Informants’ Names Accidentally Included in WikiLeaks Release
Posted on Aug 29, 2011
Near the beginning of the year, WikiLeaks supporters released a collection of U.S. State Department documents that inadvertently contained the names of confidential sources. Unlike previous releases, the names were not redacted.
The publication seems to mean that an unknown number of lives and livelihoods are in jeopardy. —ARK
The ongoing conflict between WikiLeaks founder Julian Assange and his former German spokesman Daniel Domscheit-Berg has led to the accidental release of confidential data that was in WikiLeaks’ possession. Since the beginning of the year, an encrypted file has been circulating on the Internet containing the collection of around 251,000 US State Department documents that WikiLeaks obtained in spring 2010 and made public in November 2010.

**Exercise 1:** List every phrase in the article about the WikiLeaks release that gives a date or a point in time, in the order they appear.
**Exercise 2:**
Do these statements agree with the article about the WikiLeaks release? Answer yes or no for each, quoting the words that decide it.
(a) Names of sources were redacted in earlier releases but not in this one.
(b) The circulating file holds about 251,000 State Department documents.
(c) WikiLeaks made the documents public in spring 2010.
**Exercise 3:** Continue the article about the WikiLeaks release from its last sentence.

**Listed records:**
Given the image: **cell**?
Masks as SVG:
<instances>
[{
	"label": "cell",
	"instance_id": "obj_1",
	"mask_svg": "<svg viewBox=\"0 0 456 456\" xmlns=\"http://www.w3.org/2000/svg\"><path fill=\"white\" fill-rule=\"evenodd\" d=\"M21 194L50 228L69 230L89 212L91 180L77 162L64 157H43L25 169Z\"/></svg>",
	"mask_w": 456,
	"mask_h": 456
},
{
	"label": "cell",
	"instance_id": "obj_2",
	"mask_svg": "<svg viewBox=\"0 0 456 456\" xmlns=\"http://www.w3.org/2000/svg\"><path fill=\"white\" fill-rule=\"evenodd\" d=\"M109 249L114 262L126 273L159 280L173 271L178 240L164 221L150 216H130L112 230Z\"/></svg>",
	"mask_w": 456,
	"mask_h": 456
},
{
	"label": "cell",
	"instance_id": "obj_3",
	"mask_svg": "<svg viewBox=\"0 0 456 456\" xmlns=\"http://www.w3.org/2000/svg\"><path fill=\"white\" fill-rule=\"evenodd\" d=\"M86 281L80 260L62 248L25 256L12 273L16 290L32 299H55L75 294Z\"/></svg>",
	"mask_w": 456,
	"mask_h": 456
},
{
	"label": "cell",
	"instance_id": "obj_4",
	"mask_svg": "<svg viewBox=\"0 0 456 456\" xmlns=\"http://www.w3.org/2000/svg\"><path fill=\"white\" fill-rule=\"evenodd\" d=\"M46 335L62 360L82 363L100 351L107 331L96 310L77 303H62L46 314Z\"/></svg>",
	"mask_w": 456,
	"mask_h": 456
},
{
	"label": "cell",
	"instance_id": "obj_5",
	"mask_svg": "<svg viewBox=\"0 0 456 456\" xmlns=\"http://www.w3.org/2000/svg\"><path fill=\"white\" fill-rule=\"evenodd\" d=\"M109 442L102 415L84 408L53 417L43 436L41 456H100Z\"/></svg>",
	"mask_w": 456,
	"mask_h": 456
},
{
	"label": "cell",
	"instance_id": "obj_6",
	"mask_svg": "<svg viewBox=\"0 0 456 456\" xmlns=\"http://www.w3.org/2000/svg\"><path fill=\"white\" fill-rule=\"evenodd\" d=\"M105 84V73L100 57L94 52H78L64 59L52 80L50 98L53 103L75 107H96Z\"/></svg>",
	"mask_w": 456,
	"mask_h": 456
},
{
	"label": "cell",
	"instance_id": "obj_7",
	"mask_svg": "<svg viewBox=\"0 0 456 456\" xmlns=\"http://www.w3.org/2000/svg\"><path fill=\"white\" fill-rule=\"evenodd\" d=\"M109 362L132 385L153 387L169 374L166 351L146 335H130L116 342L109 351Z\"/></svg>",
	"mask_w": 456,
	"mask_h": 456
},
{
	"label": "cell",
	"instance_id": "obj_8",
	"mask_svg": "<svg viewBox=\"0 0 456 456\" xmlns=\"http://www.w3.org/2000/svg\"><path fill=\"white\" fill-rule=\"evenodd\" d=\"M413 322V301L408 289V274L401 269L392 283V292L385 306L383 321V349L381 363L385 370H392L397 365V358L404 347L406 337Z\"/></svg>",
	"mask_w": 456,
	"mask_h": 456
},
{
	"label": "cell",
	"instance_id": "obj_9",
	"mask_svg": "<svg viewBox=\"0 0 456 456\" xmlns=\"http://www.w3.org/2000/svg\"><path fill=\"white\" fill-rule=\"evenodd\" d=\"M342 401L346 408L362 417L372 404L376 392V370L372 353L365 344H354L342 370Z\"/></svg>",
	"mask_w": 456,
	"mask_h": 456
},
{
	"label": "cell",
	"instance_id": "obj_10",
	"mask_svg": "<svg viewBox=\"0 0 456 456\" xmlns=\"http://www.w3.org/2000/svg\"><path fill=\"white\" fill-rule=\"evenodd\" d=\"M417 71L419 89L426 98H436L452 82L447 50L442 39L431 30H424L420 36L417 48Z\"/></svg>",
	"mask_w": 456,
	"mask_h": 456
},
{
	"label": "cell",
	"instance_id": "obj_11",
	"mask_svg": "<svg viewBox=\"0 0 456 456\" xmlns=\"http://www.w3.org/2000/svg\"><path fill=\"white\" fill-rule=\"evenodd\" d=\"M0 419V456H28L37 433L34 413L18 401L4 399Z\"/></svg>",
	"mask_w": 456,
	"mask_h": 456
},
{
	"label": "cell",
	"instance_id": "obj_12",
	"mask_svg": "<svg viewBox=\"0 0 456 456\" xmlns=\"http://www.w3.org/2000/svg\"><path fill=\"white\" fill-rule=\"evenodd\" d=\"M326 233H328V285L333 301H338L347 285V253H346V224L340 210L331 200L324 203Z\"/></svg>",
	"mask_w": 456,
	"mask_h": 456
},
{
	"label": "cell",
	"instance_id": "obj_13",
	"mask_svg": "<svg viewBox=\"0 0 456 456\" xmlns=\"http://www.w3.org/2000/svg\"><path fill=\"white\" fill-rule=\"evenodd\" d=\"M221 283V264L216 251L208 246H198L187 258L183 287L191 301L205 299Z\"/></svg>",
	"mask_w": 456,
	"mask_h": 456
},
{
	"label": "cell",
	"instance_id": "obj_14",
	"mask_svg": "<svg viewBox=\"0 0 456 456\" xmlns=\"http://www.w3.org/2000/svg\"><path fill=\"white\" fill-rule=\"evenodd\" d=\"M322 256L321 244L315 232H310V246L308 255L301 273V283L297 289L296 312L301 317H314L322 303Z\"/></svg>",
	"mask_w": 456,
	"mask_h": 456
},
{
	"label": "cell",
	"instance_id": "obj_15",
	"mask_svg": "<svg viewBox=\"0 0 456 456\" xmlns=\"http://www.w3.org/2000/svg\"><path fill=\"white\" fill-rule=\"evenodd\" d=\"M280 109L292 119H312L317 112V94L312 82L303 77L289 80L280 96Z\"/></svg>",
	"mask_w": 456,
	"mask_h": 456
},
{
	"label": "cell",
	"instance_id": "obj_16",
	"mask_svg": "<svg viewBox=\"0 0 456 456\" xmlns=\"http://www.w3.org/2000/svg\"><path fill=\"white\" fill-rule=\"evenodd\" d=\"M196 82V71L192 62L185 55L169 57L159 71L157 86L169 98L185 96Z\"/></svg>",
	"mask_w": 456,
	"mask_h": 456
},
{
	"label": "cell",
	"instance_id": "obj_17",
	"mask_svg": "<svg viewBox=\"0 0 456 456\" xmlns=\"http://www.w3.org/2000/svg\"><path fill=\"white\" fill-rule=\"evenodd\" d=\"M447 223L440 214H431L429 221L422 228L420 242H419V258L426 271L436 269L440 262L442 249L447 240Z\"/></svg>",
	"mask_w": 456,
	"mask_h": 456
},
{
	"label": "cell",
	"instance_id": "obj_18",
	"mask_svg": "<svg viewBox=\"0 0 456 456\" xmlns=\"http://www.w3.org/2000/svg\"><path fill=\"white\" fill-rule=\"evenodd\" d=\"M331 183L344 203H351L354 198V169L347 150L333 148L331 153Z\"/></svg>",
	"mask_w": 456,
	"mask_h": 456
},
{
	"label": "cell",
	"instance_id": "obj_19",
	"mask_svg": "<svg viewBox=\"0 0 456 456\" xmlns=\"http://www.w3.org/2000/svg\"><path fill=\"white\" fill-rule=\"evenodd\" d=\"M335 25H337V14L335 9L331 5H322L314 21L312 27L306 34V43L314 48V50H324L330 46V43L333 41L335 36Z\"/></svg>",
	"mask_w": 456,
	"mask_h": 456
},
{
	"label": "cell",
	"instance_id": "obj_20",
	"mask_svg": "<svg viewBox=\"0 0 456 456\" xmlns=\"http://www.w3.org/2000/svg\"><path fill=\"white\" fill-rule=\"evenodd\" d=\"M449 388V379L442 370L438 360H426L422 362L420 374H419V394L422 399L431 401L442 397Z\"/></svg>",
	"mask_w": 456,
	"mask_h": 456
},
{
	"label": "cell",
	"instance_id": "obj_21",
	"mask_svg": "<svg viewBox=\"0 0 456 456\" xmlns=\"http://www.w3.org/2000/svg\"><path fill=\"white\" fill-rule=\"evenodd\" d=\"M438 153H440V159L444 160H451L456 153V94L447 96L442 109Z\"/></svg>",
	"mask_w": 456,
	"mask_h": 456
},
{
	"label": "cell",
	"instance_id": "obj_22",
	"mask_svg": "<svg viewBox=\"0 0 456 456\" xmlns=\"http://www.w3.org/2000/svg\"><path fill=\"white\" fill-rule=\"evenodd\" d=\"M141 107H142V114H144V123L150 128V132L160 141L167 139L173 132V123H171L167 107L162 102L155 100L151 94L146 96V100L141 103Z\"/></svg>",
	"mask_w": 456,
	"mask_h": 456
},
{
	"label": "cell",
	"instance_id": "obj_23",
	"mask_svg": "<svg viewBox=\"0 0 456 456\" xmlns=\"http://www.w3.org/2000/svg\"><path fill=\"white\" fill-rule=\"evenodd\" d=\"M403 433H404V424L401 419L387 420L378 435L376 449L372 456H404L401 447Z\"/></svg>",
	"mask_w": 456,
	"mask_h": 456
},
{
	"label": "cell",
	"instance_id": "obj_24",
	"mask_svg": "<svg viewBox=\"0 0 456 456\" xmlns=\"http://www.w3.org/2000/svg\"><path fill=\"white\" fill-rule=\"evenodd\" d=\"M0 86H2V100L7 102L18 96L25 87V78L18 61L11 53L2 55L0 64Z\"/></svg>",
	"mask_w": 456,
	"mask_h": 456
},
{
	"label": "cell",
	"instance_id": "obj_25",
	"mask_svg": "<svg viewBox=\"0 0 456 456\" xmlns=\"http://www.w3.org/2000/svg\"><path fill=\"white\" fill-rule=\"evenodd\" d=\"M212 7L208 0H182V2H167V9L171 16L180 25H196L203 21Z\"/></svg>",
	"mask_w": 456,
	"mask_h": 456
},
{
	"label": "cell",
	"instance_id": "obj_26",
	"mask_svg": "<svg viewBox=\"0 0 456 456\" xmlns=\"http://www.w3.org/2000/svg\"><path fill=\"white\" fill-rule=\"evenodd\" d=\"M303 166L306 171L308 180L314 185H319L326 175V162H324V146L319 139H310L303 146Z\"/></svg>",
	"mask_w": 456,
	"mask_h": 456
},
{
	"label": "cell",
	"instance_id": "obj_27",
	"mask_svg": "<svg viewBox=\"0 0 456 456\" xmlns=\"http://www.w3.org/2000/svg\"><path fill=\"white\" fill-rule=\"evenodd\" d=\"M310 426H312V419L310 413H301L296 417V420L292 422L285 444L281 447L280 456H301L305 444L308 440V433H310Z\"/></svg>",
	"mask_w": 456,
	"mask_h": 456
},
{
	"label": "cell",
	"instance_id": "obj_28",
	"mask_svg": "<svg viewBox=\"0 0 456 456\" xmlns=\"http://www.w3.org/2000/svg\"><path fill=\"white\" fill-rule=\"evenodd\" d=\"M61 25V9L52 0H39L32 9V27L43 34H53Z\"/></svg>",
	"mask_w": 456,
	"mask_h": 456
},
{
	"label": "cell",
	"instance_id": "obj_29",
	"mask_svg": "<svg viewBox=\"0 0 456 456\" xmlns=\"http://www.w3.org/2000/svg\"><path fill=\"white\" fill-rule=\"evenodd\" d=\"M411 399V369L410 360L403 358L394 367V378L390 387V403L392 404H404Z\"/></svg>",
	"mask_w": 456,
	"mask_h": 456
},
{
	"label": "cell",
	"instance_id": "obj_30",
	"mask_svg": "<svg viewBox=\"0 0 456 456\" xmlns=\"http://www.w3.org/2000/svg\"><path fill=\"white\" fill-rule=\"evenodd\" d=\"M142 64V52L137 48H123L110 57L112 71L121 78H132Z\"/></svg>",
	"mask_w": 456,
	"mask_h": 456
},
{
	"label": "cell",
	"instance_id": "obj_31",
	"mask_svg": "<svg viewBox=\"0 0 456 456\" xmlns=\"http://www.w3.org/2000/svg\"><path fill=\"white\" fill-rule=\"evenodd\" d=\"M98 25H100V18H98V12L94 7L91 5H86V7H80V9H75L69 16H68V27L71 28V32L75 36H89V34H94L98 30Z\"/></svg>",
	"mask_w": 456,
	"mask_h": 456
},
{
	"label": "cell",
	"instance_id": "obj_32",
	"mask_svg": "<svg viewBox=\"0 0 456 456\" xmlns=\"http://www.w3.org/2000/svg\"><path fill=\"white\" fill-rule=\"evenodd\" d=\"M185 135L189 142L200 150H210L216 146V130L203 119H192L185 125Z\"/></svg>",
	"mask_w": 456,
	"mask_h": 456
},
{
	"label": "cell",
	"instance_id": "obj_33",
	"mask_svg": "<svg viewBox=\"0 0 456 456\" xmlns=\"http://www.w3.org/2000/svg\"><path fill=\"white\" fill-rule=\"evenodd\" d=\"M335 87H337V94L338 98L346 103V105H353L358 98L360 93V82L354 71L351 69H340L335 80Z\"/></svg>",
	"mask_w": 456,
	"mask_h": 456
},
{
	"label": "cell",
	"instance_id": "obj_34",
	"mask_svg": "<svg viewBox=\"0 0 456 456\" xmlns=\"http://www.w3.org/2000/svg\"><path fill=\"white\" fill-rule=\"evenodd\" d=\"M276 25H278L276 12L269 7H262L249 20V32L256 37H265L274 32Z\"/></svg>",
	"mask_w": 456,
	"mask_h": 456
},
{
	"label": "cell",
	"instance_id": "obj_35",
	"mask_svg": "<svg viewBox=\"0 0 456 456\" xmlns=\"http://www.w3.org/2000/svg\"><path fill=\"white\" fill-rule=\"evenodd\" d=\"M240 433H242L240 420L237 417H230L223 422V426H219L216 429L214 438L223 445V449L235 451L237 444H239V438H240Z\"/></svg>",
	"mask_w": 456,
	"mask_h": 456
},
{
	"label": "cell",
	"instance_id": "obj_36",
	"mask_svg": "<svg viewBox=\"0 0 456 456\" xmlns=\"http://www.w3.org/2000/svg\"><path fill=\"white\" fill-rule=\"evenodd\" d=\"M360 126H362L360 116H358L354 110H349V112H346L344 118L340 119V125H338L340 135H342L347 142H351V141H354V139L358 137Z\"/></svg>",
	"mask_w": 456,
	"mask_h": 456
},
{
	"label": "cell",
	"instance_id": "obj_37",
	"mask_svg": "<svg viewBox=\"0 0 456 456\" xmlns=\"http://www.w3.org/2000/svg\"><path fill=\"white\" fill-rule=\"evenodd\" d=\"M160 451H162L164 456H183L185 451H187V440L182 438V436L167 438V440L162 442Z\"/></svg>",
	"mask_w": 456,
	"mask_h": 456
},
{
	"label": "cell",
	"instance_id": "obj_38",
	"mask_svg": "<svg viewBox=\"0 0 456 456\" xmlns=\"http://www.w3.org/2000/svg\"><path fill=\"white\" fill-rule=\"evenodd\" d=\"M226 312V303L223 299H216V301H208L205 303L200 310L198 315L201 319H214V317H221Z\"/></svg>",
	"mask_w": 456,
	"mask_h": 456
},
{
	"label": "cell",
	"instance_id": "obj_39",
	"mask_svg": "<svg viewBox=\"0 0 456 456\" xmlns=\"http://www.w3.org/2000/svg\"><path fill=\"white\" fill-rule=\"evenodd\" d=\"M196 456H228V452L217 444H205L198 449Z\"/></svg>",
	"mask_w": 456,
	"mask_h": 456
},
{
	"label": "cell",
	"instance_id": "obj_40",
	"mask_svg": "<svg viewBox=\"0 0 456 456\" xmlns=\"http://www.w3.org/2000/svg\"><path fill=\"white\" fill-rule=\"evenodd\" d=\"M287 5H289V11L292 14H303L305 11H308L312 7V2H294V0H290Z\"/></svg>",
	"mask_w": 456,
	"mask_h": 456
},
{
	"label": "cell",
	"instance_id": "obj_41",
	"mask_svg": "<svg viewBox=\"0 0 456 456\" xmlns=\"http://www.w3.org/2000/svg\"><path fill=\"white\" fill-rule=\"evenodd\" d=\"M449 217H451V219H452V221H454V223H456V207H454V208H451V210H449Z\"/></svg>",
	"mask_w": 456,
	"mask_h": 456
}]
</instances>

**Response area 1:**
Aug 29, 2011
Near the beginning of the year
Since the beginning of the year
spring 2010
November 2010

**Response area 2:**
(a) Yes: "Unlike previous releases, the names were not redacted."
(b) Yes: "containing the collection of around 251,000 US State Department documents"
(c) No: "that WikiLeaks obtained in spring 2010 and made public in November 2010"

**Response area 3:**
... At the end of 2010, Domscheit-Berg finally returned to WikiLeaks a collection of various files that he had taken with him, including the encrypted cables. Shortly afterwards, WikiLeaks supporters released a copy of this data collection onto the Internet as a kind of public archive of the documents that WikiLeaks had previously published. The supporters clearly did not realize, however, that the data contained the original cables, as the file was not only encrypted but concealed in a hidden subdirectory.